Persepolis is a graphic novel chronicling the story of the author's unforgettable childhood and coming of age in Tehran during the Islamic Revolution.
Having lived and taught in the Middle East for four years, I have first hand experience of women and girls who live the kind of double-life shown in the book, where "behavior in public and... behavior in private were polar opposites" (p.305). I enjoyed reading about the feelings and opinions of women who had lived without the veil, but who are then forced to wear it. I especially loved Satrapi's statement to a mullah, interviewing her regarding her 'ideologies' for a place at university (once they re-opened having had the curriculum re-written to support Islamic beliefs):
I have always thought that if women's hair posed so many problems, God would certainly have made us bald. (p. 284).
I enjoyed Satrapi's constant questions about the 'regime', and how the novel points out the contradictions between private life and public life in a country plagued by political upheaval.
As a teacher in an international school, surrounded by third culture kids, it is interesting to read about people who don't feel they 'belong' anywhere in a true sense.
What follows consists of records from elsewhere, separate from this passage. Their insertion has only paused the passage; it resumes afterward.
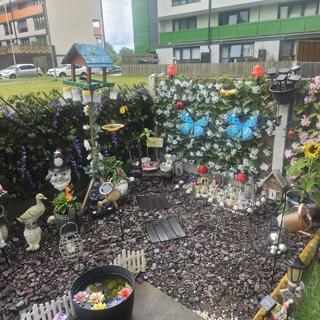 A small front garden with lots of ornaments 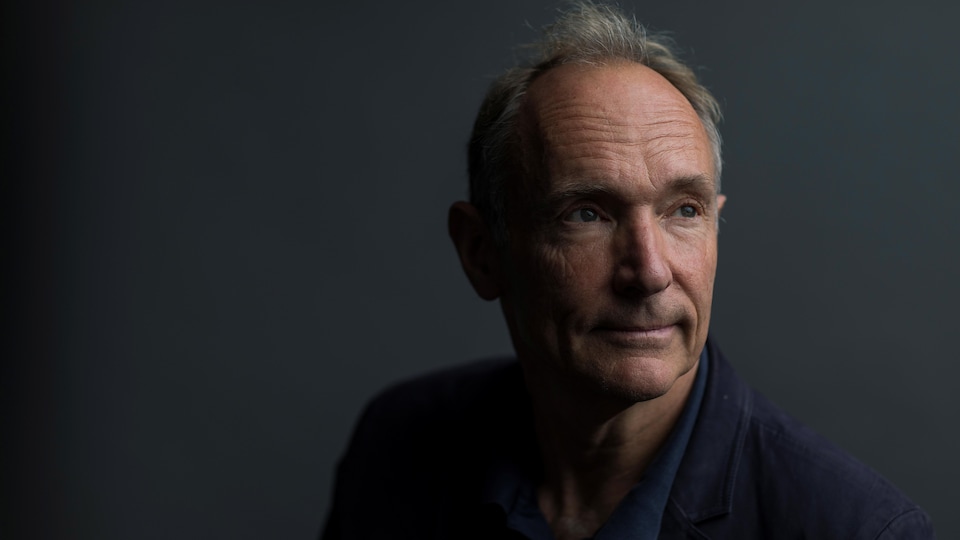 Une photo de Tim Berners-Lee, un homme aux cheveux gris avec une légère calvitie portant un veston bleu marine. Il regarde vers la droite d'un air pensif.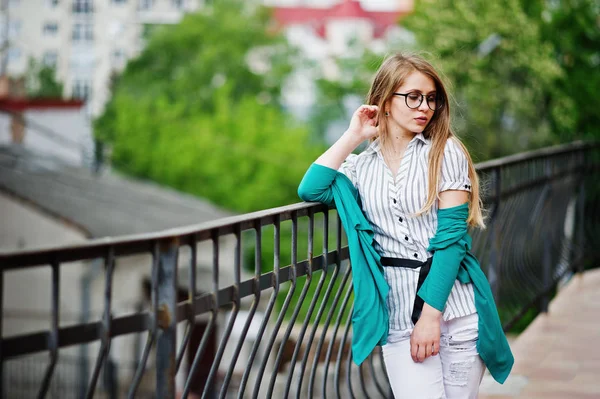 Модная девушка в очках и порванные джинсы против барьера на улице — стоковое фото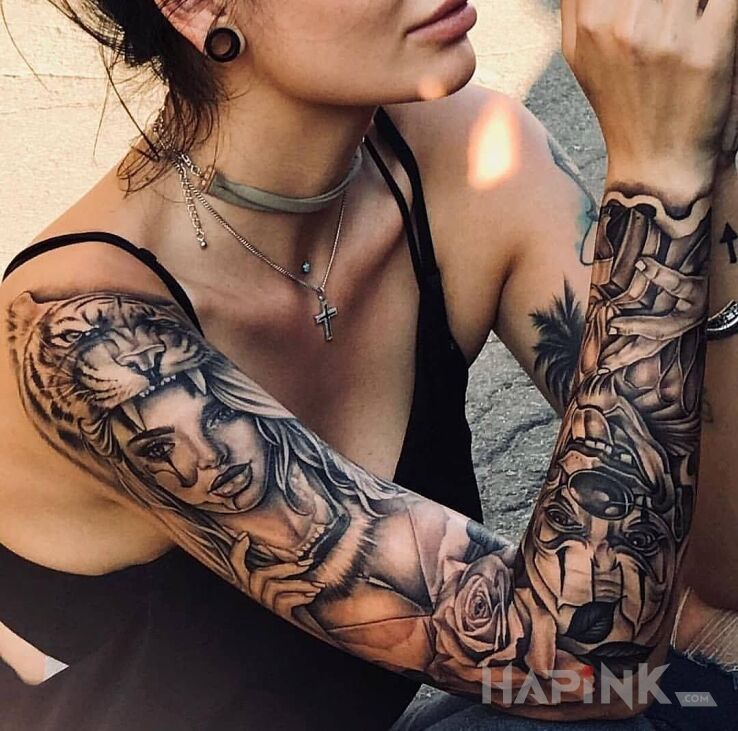 Tattoo Klauny w natarciu in faces motif and chicano style on the upper arm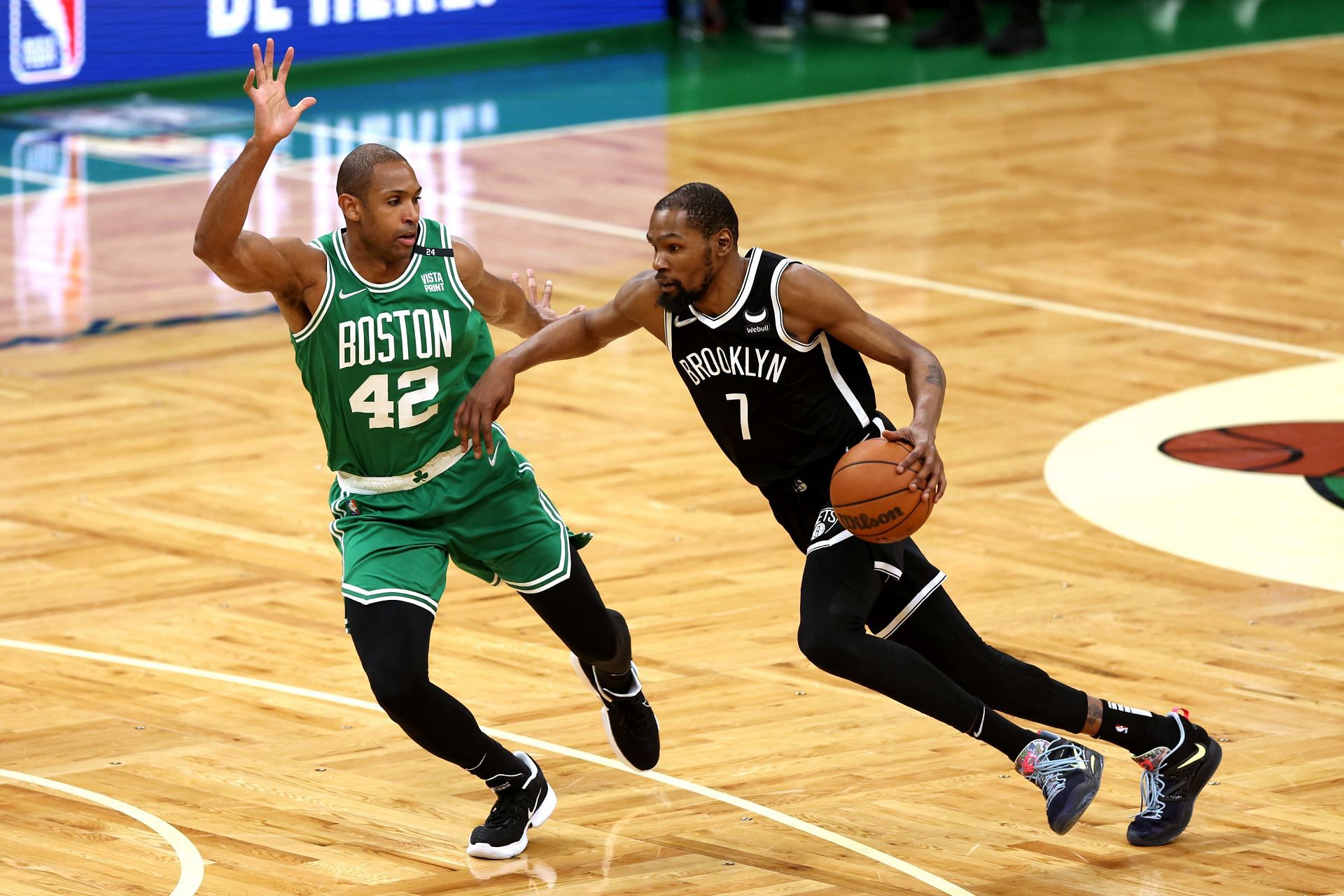 Kevin Durant of the Brooklyn Nets drives toward the basket against Al Horford of the Boston Celtics.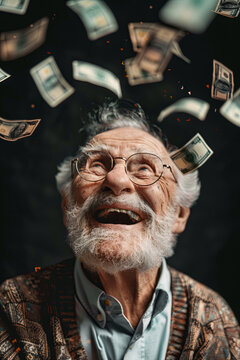 An elderly man smiling looking at the money falling from above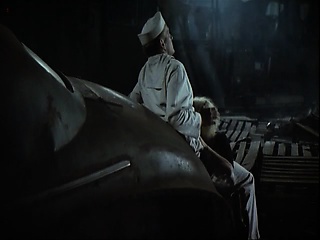 Jennifer Jason Leigh going topless at a bar, stumbling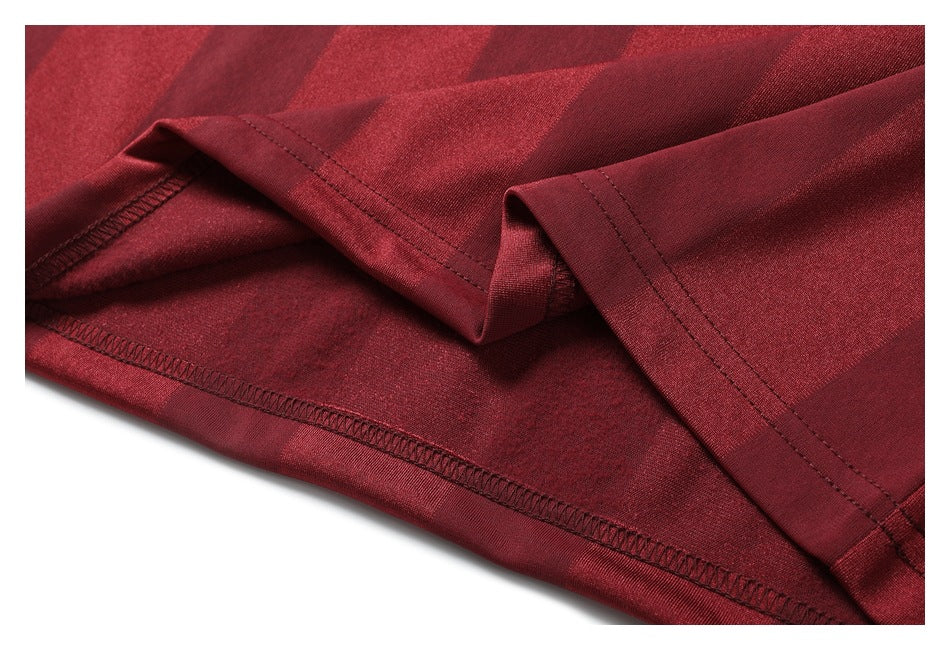 Close-up of the burgundy shirt's folded hem and stitched seams.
The novel documents Satrapi's experimental high school years in Vienna far from her family and her culture, and her homecoming, both sweet and terrible, which she describes as a "calamity" that can be "summarized in one sentence: I was nothing". The dichotomy is that she was "a Westerner in Iran, an Iranian in the West. I had no identity" (p.272).
As a strong advocate of graphic novels in the classroom, I think Persepolis would be a great book to teach for IBDP particularly. It covers many issues about customs, traditions and culture that would open many interesting discussions. It is an informative, eye-opening and heart-warming read about a culture and life at once outrageous and familiar. Entwined with the history of her country yet filled with the universal trials and joys of growing up, Satrapi will appeal to and teach many about misunderstood areas of the world.